La création de la Personne Morale Organisatrice est juridiquement complexe. Faire appel à un avocat ou notaire spécialisé dès l’étape 4 est indispensable. Le coût (1 500-3 500 €) est largement compensé par la sécurité juridique.

Piège 3 : Choisir le mauvais modèle économique

Beaucoup de copropriétés optent par défaut pour la revente totale EDF OA parce que c’est plus simple. En 2026, avec un tarif de rachat à 0,04 €/kWh, c’est un mauvais choix. L’autoconsommation collective est 4 à 6 fois plus rentable. La complexité supplémentaire vaut largement le gain financier.

Piège 4 : Ne pas vérifier la certification RGE

L’installateur doit être certifié RGE QualiPV pour les aides nationales et MaPrimeRénov’ Copro. Vérifier sur france-renov.gouv.fr ou qualit-enr.org, mention QualiPV module Élec (QualiPV36 ou QualiPV500).

Piège 5 : Oublier les locataires

Les locataires des copropriétaires peuvent participer à l’autoconsommation collective avec l’accord de leur propriétaire bailleur. Les oublier dans le montage initial réduit le pool de participants potentiels et donc la rentabilité collective. Anticiper leur inclusion dès l’étape 4.

Notre verdict sur les panneaux solaires en copropriété en 2026

Le marché des panneaux solaires en copropriété est en pleine expansion en 2026 grâce à la loi APER de mars 2023. Les projets ont triplé entre 2024 et 2026, et l’autoconsommation collective de proximité devient le modèle dominant. ROI moyen 10-13 ans, économies cumulées sur 25 ans pouvant dépasser 200 000 € pour une copropriété de 60 logements avec installation 36 kWc bien dimensionnée.
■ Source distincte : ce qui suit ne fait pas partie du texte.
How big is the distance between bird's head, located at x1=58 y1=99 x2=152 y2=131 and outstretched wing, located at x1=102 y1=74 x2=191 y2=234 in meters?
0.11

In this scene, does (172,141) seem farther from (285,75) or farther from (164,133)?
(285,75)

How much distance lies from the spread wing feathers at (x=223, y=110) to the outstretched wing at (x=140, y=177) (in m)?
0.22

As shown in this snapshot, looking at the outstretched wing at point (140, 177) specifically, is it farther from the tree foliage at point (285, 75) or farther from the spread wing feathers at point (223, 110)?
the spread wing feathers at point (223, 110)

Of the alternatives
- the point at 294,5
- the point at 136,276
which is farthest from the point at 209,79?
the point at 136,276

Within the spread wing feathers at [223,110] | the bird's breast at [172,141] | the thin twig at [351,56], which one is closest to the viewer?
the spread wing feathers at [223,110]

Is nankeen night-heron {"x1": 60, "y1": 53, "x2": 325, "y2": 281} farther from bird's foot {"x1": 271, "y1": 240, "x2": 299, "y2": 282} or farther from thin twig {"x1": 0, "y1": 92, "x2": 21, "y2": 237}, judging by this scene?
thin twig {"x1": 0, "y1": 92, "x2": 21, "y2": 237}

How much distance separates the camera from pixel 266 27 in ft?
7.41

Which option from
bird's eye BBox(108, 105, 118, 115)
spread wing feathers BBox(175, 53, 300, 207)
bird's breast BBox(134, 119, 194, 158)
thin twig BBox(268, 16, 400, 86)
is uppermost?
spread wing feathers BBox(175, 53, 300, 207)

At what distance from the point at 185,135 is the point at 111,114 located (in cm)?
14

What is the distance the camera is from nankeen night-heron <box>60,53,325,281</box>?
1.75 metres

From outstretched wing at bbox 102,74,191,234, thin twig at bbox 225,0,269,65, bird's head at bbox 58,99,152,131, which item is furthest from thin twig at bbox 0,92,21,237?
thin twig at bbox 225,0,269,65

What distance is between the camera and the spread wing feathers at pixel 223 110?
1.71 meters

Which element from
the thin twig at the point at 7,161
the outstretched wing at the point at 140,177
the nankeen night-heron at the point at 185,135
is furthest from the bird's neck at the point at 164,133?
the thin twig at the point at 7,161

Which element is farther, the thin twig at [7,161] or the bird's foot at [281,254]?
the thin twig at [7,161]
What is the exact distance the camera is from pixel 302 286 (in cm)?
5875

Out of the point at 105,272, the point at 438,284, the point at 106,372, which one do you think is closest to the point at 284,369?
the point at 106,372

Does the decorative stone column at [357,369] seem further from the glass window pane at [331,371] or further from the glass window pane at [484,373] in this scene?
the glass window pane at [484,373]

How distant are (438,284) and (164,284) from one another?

  1. Mobiliser le conseil syndical en amont pour porter le projet et construire l’adhésion
  2. Privilégier l’autoconsommation collective plutôt que la revente totale EDF OA (4-6x plus rentable en 2026)
  3. Anticiper 12-18 mois entre l’idée et la mise en service
  4. Mandater un bureau d’études spécialisé copropriété pour l’étude économique détaillée
  5. Comparer 3 devis d’installateurs RGE QualiPV avec références récentes en copropriété
  6. Faire appel à un avocat spécialisé pour la création de la PMO
  7. Vérifier les aides locales spécifiques à votre métropole
  8. Inclure les locataires dès le montage initial pour maximiser le pool de participants

Au final, l’investissement collectif dans le solaire est devenu l’un des projets de rénovation les plus rentables pour une copropriété en 2026. Voir notre comparatif des installateurs RGE.


Foire aux questions

Quelle majorité pour installer des panneaux solaires en copropriété en 2026 ?

Depuis la loi APER du 10 mars 2023, la majorité simple de l’article 24 suffit (majorité des voix exprimées par les copropriétaires présents, représentés ou ayant voté par correspondance). Avant 2023, il fallait la majorité absolue de l’article 25.

Qu’est-ce que la PMO en autoconsommation collective ?

La Personne Morale Organisatrice (PMO) est l’entité juridique obligatoire qui regroupe tous les participants à l’autoconsommation collective et assure le lien avec Enedis. Plusieurs formes possibles : association loi 1901 (la plus simple), coopérative SCIC, société SAS, ou syndicat des copropriétaires. Son rôle : signer la convention avec Enedis, définir la clé de répartition, gérer le quotidien.

Combien coûte une installation solaire en copropriété en 2026 ?

Entre 1 200 et 1 800 €/kWc TTC pose comprise, soit 40 000 à 65 000 € pour 36 kWc sur 200 m² de toiture. Reste à charge après aides : 25 000 à 45 000 €. Pour 60 logements, 400-750 € par logement participant, soit ROI individuel de 8-12 ans.

Quel rayon maximum pour l’autoconsommation collective ?

Depuis novembre 2023, 2 km en zone urbaine et 20 km en zone rurale élargie. Pour une copropriété classique, l’autoconsommation se fait au sein du même immeuble, donc la limite de 2 km est largement suffisante.

Combien de temps pour mettre en service un projet ?

Le délai typique entre l’idée et la mise en service est de 12 à 18 mois en 8 étapes. Les copropriétés bien organisées peuvent boucler en 12 mois, les complexes peuvent prendre jusqu’à 24 mois.

Quelles aides en 2026 ?

Cumulables : prime à l’autoconsommation EDF OA (80-370 €/kWc), CEE (100-200 €/kWc), MaPrimeRénov’ Copro (jusqu’à 30-50 % du coût si projet global avec isolation), TVA 10 % de plein droit, Éco-PTZ collectif (jusqu’à 50 000 € sans intérêts), aides locales (Paris, Lyon, Toulouse Métropole Rénov’, Marseille). Au total, 30-50 % du coût peut être couvert.